- Démarrage
- Paramétrage et configuration
- Mappage des données
- Confidentialité des données

Clipboard AI user guide
Extracteurs de données
Les extracteurs de données peuvent être utilisés pour récupérer les informations appropriées à partir de différents documents et d'autres sources.
En matière de types de documents, il existe trois catégories principales :
- Structured documents - have a fixed format and are easy to process, guiding you to fill in the required data in precise fields. These documents are designed to comprise a certain type of data. Examples of structured documents: tax forms, surveys, questionnaires, etc.
- Semi-structured documents - have both a fixed format and variable parts. Semi-structured documents do not have a fixed format in the sense that they are not bound to specified data fields like structured documents, but they contain a predictable set of information, for example an invoice always contains a unique identifier, a date, or an invoice number but the placement might vary depending on the provider. These documents mainly contain label:value pairs and may contain paragraphs as well. Example of semi-structured documents: invoices, receipts, purchase orders, utility bills, etc.
- Unstructured documents - the information is not organized according to a fixed format. These documents mainly contain plain text, most of the data is in unstructured form inside the text. Examples of unstructured documents: contracts, emails, health records, etc.
Les extracteurs de données peuvent différer selon la façon dont ils extraient les données des documents. À ce titre, il existe deux types d’extracteurs :
- Fixed output extractors - trained to extract a predefined set of information from a document; for example the Invoice extractor always tries to extract the company name, address, total sum, etc.

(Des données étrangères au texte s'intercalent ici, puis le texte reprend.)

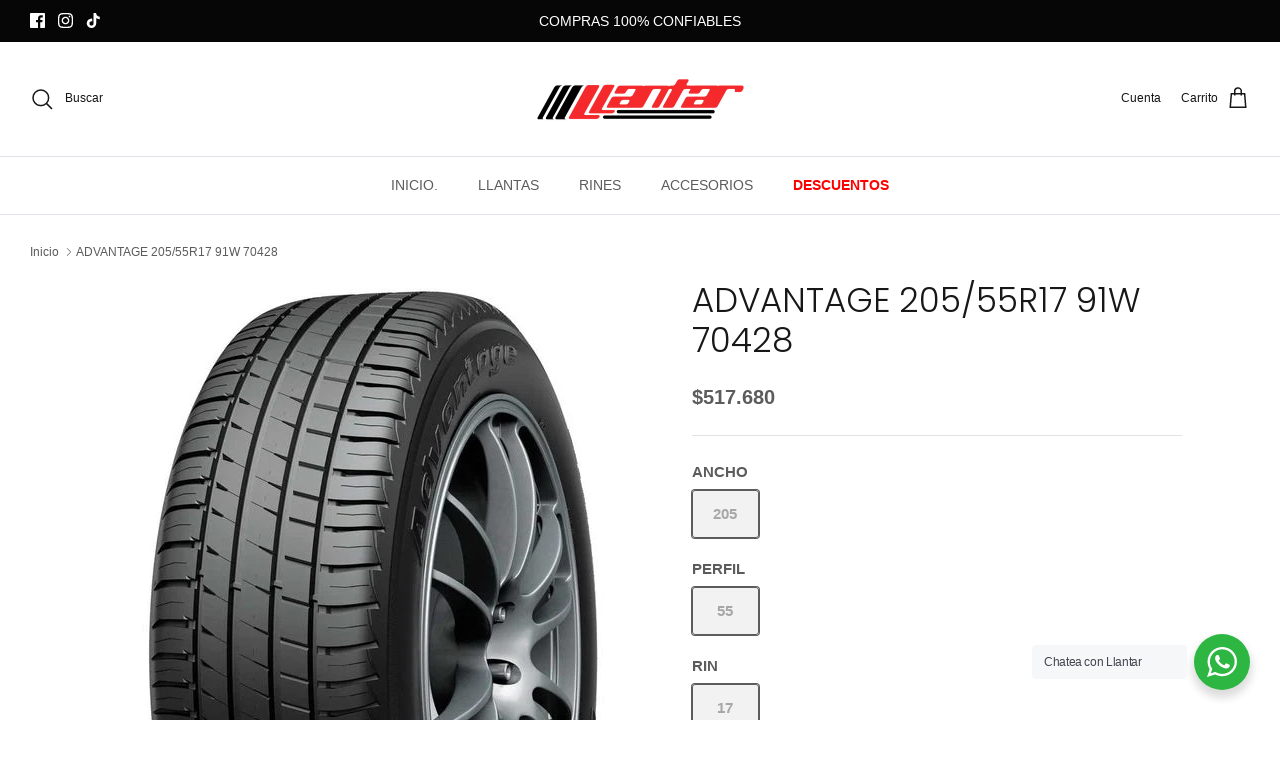

--- FILE ---
content_type: text/css
request_url: https://www.llantar.com.co/cdn/shop/t/9/assets/boost-pfs-custom.css?v=37457542763904679721703791665
body_size: 343
content:
.boost-pfs-search-no-result-body .utility-bar{display:none}.collection-listing{line-height:normal}.boost-pfs-filter-right-col{position:relative}.collection-listing-stream .product-block:first-child .product-detail{padding-top:0}.boost-pfs-filter-option-block .boost-pfs-filter-block-content ul li a{line-height:22px!important}.boost-pfs-filter-selection-wrapper .boost-pfs-filter-selected-items .selected-item{line-height:25px}.boost-pfs-filter-products .inner .vendor{margin-bottom:0}.boost-pfs-filter-tree-mobile{margin:0 3%}.pagination__current{margin:0 20px}.product-detail .gallery{z-index:99}.boost-pfs-filter-top-sorting select{margin:0;height:3.3em;padding:0 4.5em 0 1em;font-size:inherit;border:1px solid #e2e3e3;background-color:#f2f2f2;color:#8a8f93;width:100%;-webkit-appearance:none}.boost-pfs-in-collection-search svg{width:15px;height:16px}.boost-pfs-filter-tree-desktop-button-sticky-wrapper+.utility-bar--sticky-mobile-copy{display:none}.show-search .section-header{z-index:99999}@media screen and (min-width: 1160px){.boost-pfs-filter-top-sorting{max-width:250px}}@media screen and (min-width: 1025px){.boost-pfs-filter-top-sorting{float:right}}@media screen and (min-width: 768px){.collection-template .collection-listing .product-list,.collection-template .collection-listing-stream .product-list{padding-left:40px;padding-right:40px;margin:0 auto}.product-detail{z-index:1}.boost-pfs-filter-left-col .boost-pfs-filter-tree-v{padding-right:30px}.boost-pfs-filter-tree-vertical-style-default .filter-container:not(.filter-container--show-filters-desktop) .boost-pfs-filter-left-col{display:none}.boost-pfs-filter-tree-vertical-style-default .filter-container:not(.filter-container--show-filters-desktop) .boost-pfs-filter-right-col{width:100%}.boost-pfs-filter-stick.boost-pfs-filter-tree-h-wrapper,.boost-pfs-filter-stick.boost-pfs-filter-tree-h,.boost-pfs-filter-stick.boost-pfs-filter-tree-desktop-button-sticky-wrapper{z-index:999}}.search-form .results-box{display:none}.quickbuy-container{z-index:1}.pagination{text-align:center;margin-top:30px}.boost-pfs-filter-option-view-more-action button,.boost-pfs-filter-option-view-less-action button{color:initial}.boost-pfs-search-result-toolbar{display:flex;align-items:center;margin:30px 0;border-top:1px solid #ededed;border-bottom:1px solid #ededed;white-space:nowrap}.boost-pfs-search-result-toolbar .boost-pfs-search-result-item:first-child{flex:auto}.boost-pfs-search-result-toolbar .boost-pfs-search-result-panel-controls{padding:17px 0;margin:0}.boost-pfs-search-result-toolbar .boost-pfs-search-result-panel-controls li button{color:#000}.filter-container--show-filters-mobile .boost-pfs-filter-tree{display:none}.boost-pfs-filter-tree-mobile-button.boost-pfs-filter-stick{z-index:2}.boost-pfs-search-result-collections .boost-pfs-search-result-list-item>a,.boost-pfs-search-result-pages .boost-pfs-search-result-list-item>a{text-align:left}@media screen and (min-width: 768px){.utility-bar.boost-pfs-search-panel-product-show{margin-bottom:30px}}@media screen and (max-width: 767px){.boost-pfs-filter-tree{display:none;width:100%;float:none;margin:0 3%}.utility-bar__left .toggle-btn{display:none}.boost-pfs-filter-products{width:auto;float:none}.boost-pfs-filter-top-sorting label{display:none}.page-header .filters .tags.sort select{width:auto;padding-right:15px}.boost-pfs-search-result-toolbar .boost-pfs-search-total-result{display:none}}.boost-pfs-product-slider .product-block .image-cont .btn.quickbuy-toggle{display:none!important}.boost-pfs-product-slider .product-block .image-cont .btn.quickbuy-whole{display:block!important;position:absolute;left:0;right:0;top:0;bottom:0;opacity:0!important;visibility:visible!important}
/*# sourceMappingURL=/cdn/shop/t/9/assets/boost-pfs-custom.css.map?v=37457542763904679721703791665 */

- Question-answering extractors - trained to answer questions based on a given context. These extractors rely on natural language understanding to parse the text and figure out what is the exact value that needs to be extracted from the text and provide an appropriate answer or even choose an option out of a list of given options.

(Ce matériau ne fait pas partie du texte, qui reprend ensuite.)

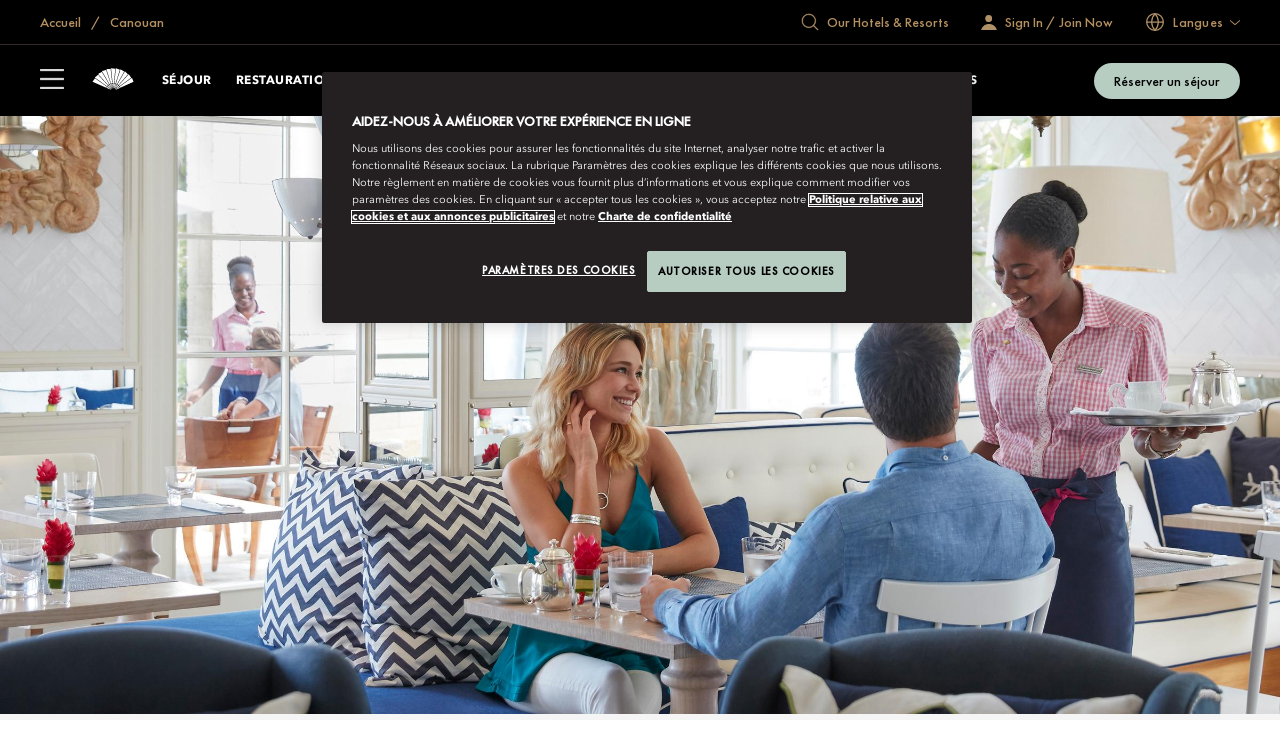

--- FILE ---
content_type: image/svg+xml
request_url: https://media.ffycdn.net/eu/mandarin-oriental-hotel-group/EAqZeCSHRDHfKoccw6QL.svg
body_size: 1633
content:
<svg xmlns="http://www.w3.org/2000/svg" viewBox="0 0 1238.4 576"><g fill="#fff"><path d="M517.8 395.3h-14.7v.3l3.1 5.8v64.4h11.6zm-218.4 0h-33.6v.3l3.1 5.8v64.4h31c20.1-.2 35.4-15.4 35.4-35.2s-15.4-35.4-35.9-35.4Zm17.2 52.7c-4.5 4.5-10.8 7-17.2 6.9h-18.8v-48.5h18.8c6.4-.2 12.7 2.3 17.2 6.9 4.5 4.5 7.1 11 7 17.4.1 6.4-2.4 12.8-7 17.3m62.6-52.7h-12.8v.3l1.8 4.4-28.3 65.8h12.2l6.9-16.7h31.7l7.1 16.7h12.3l-30.8-70.5ZM363 439l11.4-27.9h.3l11.8 27.9zm99.6-3.7c11.1-1.9 18-9.7 18-20.3s-8-19.6-23.3-19.6h-35.6v.3l3.1 5.8v64.4h11.6v-30.1H449l23.1 30.1h13.7l-23.3-30.5Zm-26.1-9.7v-20.2H457c8 0 11.9 4.8 11.9 10.2s-3.9 10.1-11.9 10.1h-20.5ZM688.3 393c-20.7 0-38.4 16.6-38.4 37.4s17.7 37.6 38.4 37.6 38.4-16.9 38.4-37.6S709 393 688.3 393m0 63.2c-14.2 0-26.7-11.7-26.7-25.9s12.5-25.7 26.7-25.7S715 416 715 430.3s-12.5 25.9-26.7 25.9m95.9-20.9c11.1-1.9 18-9.7 18-20.3s-8-19.6-23.3-19.6h-35.6v.3l3.1 5.8v64.4H758v-30.1h12.6l23.1 30.1h13.7l-23.3-30.5Zm-26.1-9.7v-20.2h20.5c8 0 11.9 4.8 11.9 10.2s-3.9 10.1-11.9 10.1h-20.5Zm367.3-30.3h-12.8v.3l1.8 4.4-28.3 65.8h12.2l6.9-16.7h31.7l7.1 16.7h12.3l-30.8-70.5Zm-16.2 43.7 11.4-27.9h.3l11.8 27.9zM1187 395.3h-14.7v.3l3.1 5.8v64.4h50v-10.6H1187zM1085.4 395.3H1020v.3l5.5 10.1h22.3v60.1h11.6v-60.1h26zM954.9 395.3h-14.8v.3l3.2 5.8v64.4h11.6v-53.2l47.4 54.6h1.6v-71.9h-11.6v43.4zM919.5 395.3h-55.7v.3l3.1 5.8v64.4h53.7v-10.6h-42.1v-22.3h30.9v-10.1h-30.9v-16.9h41zM839.5 395.3h-14.7v.3l3.1 5.8v64.4h11.6zM554.7 395.3H540v.3l3.1 5.8v64.4h11.6v-53.2l47.4 54.6h1.6v-71.9h-11.5v43.4zM198.7 395.3H184v.3l3.1 5.8v64.4h11.6v-53.2l47.4 54.6h1.6v-71.9h-11.6v43.4zM142.2 395.3h-12.8v.3l1.8 4.4-28.3 65.8h12.2l6.9-16.7h31.7l7.1 16.7h12.3l-30.8-70.5ZM126 439l11.4-27.9h.3l11.8 27.9zM27.7 395.3H13v.3l3.1 5.8v64.4h11.6v-47.5l24.2 47.5h1.6l24.1-48.2v48.2h11.6v-64.4l3.1-5.8v-.3H77.6l-24.7 49.2zM470.8 531.8c-4.5-4.1-8.8-4.5-11.1-4.5-8.9 0-14.9 6.6-14.9 15.6s6.3 15.4 15 15.4 8.7-2.5 11.1-4.7v7.4c-4.1 2.5-8.4 3.1-11.2 3.1-7.4 0-12.1-3.4-14.5-5.7-4.8-4.5-6.6-9.7-6.6-15.5s3.1-12.8 6.6-16c4.2-4 9.2-5.3 14.8-5.3s7.4.7 10.9 2.9v7.4Zm43.5 21.5h-17.5l-4.5 9.9h-6.8l20.4-43.4 19.4 43.4h-6.8l-4.3-9.9Zm-2.5-5.9-6.1-13.9-6.3 13.9zm31 15.8v-43.7l29.7 31.1v-28.4h6.3v43.5l-29.7-31.1v28.6zm98.8-20.4c0 12-9 21.3-21.3 21.3s-21.3-9.2-21.3-21.3 9-21.3 21.3-21.3 21.3 9.2 21.3 21.3m-6.3 0c0-9.1-6.3-15.5-15.1-15.5s-15.1 6.4-15.1 15.5 6.3 15.5 15.1 15.5 15.1-6.4 15.1-15.5m32.7-20.5V547c0 2.2 0 4.9 1.3 7.1 1.2 2.1 4 4.2 7.6 4.2s6.4-2.1 7.6-4.2 1.3-4.9 1.3-7.1v-24.7h6.3v26.4c0 3.3-.7 7.2-3.8 10.6-2.2 2.3-5.8 4.8-11.4 4.8s-9.2-2.5-11.4-4.8c-3.1-3.4-3.8-7.4-3.8-10.6v-26.4zm70.3 31h-17.5l-4.5 9.9h-6.8l20.4-43.4 19.4 43.4h-6.8l-4.3-9.9Zm-2.5-5.9-6.1-13.9-6.3 13.9zm31 15.8v-43.7l29.7 31.1v-28.4h6.3v43.5l-29.7-31.1v28.6zM633.7 235.4c-2.7-.2-5.5-.3-8.2-.3s-5.8.1-8.6.3l7.3 67.8h2.9zm.5-5.7q-4.35-.3-8.7-.3c-4.35 0-6.2.1-9.2.4L592.7 10.3l62.2 8.3-20.6 211.2Zm22 9.8c-2.6-.8-5.3-1.4-8-2-2.8-.6-5.7-1.1-8.5-1.5l-7.1 67.8 2.9.6 20.6-64.9Zm1.7-5.4c-2.8-.8-5.6-1.5-8.5-2.2-3-.6-6.1-1.2-9.1-1.6l22.8-219.6 59.1 21.1L657.9 234Zm-47 2c-2.7.4-5.4.8-8.1 1.4q-4.2.9-8.4 2.1l21.3 64.8 2.9-.6zm-.7-5.7c-2.9.4-5.7.9-8.6 1.5-3 .6-6 1.4-8.9 2.3l-69-209.7 62.6-4.9 24 210.9Zm-21.5 11.1c-2.6.9-5.1 1.9-7.6 3.1-2.6 1.2-5.2 2.5-7.7 3.8l34.4 58.9 2.7-1.2-21.7-64.6Zm-1.8-5.4q-4.05 1.5-8.1 3.3c-2.8 1.3-5.6 2.6-8.3 4.1L459.2 52.8l60.2-17.9L587 236.1Zm-18.8 15.3c-2.3 1.4-4.6 3-6.8 4.6-2.3 1.7-4.6 3.5-6.7 5.4l45.9 50.4 2.4-1.7-34.7-58.6Zm-2.9-4.8c-2.5 1.5-4.9 3.2-7.3 4.9-2.5 1.8-4.9 3.8-7.2 5.8L401.9 94.1 457 64l108.1 182.6Zm-15.1 18.9c-2 1.9-3.9 3.9-5.7 5.9-1.9 2.2-3.8 4.4-5.5 6.7l55.4 39.7 2-2.2zm-3.8-4.2c-2.1 2-4.1 4.1-6.1 6.3-2.1 2.3-4 4.7-5.8 7.1L354.8 146.2l47.6-40.9zM535.4 283c-1.5 2.3-3 4.6-4.3 7-1.4 2.5-2.8 5.1-4 7.7l62.5 27.2 1.5-2.6zm-4.6-3.3c-1.6 2.4-3.2 4.9-4.6 7.4-1.5 2.7-2.9 5.4-4.2 8.2l-202.5-88.1 38-50 173.4 122.4Zm146.5-31.5c-2.4-1.3-4.8-2.5-7.4-3.6-2.6-1.2-5.3-2.3-8-3.2l-21.1 64.8 2.7 1.2zm2.8-4.9c-2.5-1.4-5.2-2.7-7.8-3.9-2.8-1.3-5.7-2.4-8.6-3.4l68.2-210 53.4 33zm16 17.9c-2.1-1.8-4.2-3.5-6.4-5.1q-3.45-2.55-7.2-4.8l-34.2 59 2.4 1.7zm3.8-4.3q-3.3-2.85-6.9-5.4c-2.5-1.8-5.1-3.5-7.7-5.1L795.9 55.3l45.3 43.4-141.4 158.2Zm11.9 20.8c-1.7-2.2-3.4-4.3-5.2-6.3-1.9-2.2-3.9-4.2-6-6.2l-45.8 50.5 2 2.2zm4.5-3.3c-1.8-2.3-3.6-4.6-5.6-6.8-2.1-2.3-4.2-4.5-6.4-6.6L852.4 97.3l35.2 52-171.4 125.2Zm7.4 22.8c-1.2-2.5-2.4-4.9-3.8-7.3-1.4-2.5-3-5-4.6-7.3L660 322.5l1.5 2.6 62.2-27.8Zm5.1-2.3c-1.2-2.6-2.6-5.2-4-7.8-1.5-2.7-3.2-5.3-4.9-7.8L899 150.2l23.6 58.2L728.8 295Z"/></g></svg>

--- FILE ---
content_type: image/svg+xml
request_url: https://media.ffycdn.net/eu/mandarin-oriental-hotel-group/fgvyrwf48EroqqgwUktg.svg
body_size: 108
content:
<svg xmlns="http://www.w3.org/2000/svg" data-name="Layer 1" viewBox="0 0 48 48"><path fill="#fff" d="M37.68 12.25H10.32l-3.15 32.5h33.66Zm-7.48 1.5a6.24 6.24 0 0 1-12.4 0Zm-18.52 0h4.61a7.75 7.75 0 0 0 15.42 0h4.61L38.57 37H9.43ZM24 3.75A6.25 6.25 0 0 1 30.25 10h1.5a7.75 7.75 0 0 0-15.5 0h1.5A6.25 6.25 0 0 1 24 3.75"/><path fill="#fff" d="M16 27.25h16v1.5H16z"/></svg>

Clipboard AI uses the following set of data extractors:
- Extracteur universel
- Specific documents extractors
- Plain-text extractor
- Tables and name-value pairs extractor
L'extracteur universel
The Universal extractor is the default option to extract data from your documents. It scans your data (plain text or tabular) and decides the best solution to extract it. It uses a combination of the existing extractors and it also allows queries to find the best match in your data.
Learn how to interact with the Universal extractor.
Extracteurs de documents spécifiques
The Specific documents extractors are a fixed-output set of extractors trained on specific document types. Each document type is extracted using its corresponding Document Understanding machine learning model, as follows:
- Facture
- Passeport
- Reçu
- Carte d’identité
- Formulaire W-2
- Facture de services publics
- Bon de commande
- Formulaires Web/papier
Vous pouvez sélectionner le modèle Document Understanding préféré en fonction de votre type de document.
Extracteur de texte brut
The Plain-text extractor is a question-answering extractor that uses GPT3 to retrieve data from plain text documents, webpages, emails, etc. It can be used either for semi-structured documents to handle the variable parts or for unstructured documents where the layout is irrelevant.
Cet extracteur prend en charge la compréhension sémantique et, en plus de répondre aux questions, il dispose d'autres fonctionnalités avancées, comme la synthèse, la traduction automatique, la classification du type de document et la détection des sentiments.
Extracteur de tables et de paires nom-valeur
The Tables and name-value pairs extractor is a fixed output extractor which works best for documents containing Tables and Name:Value pairs.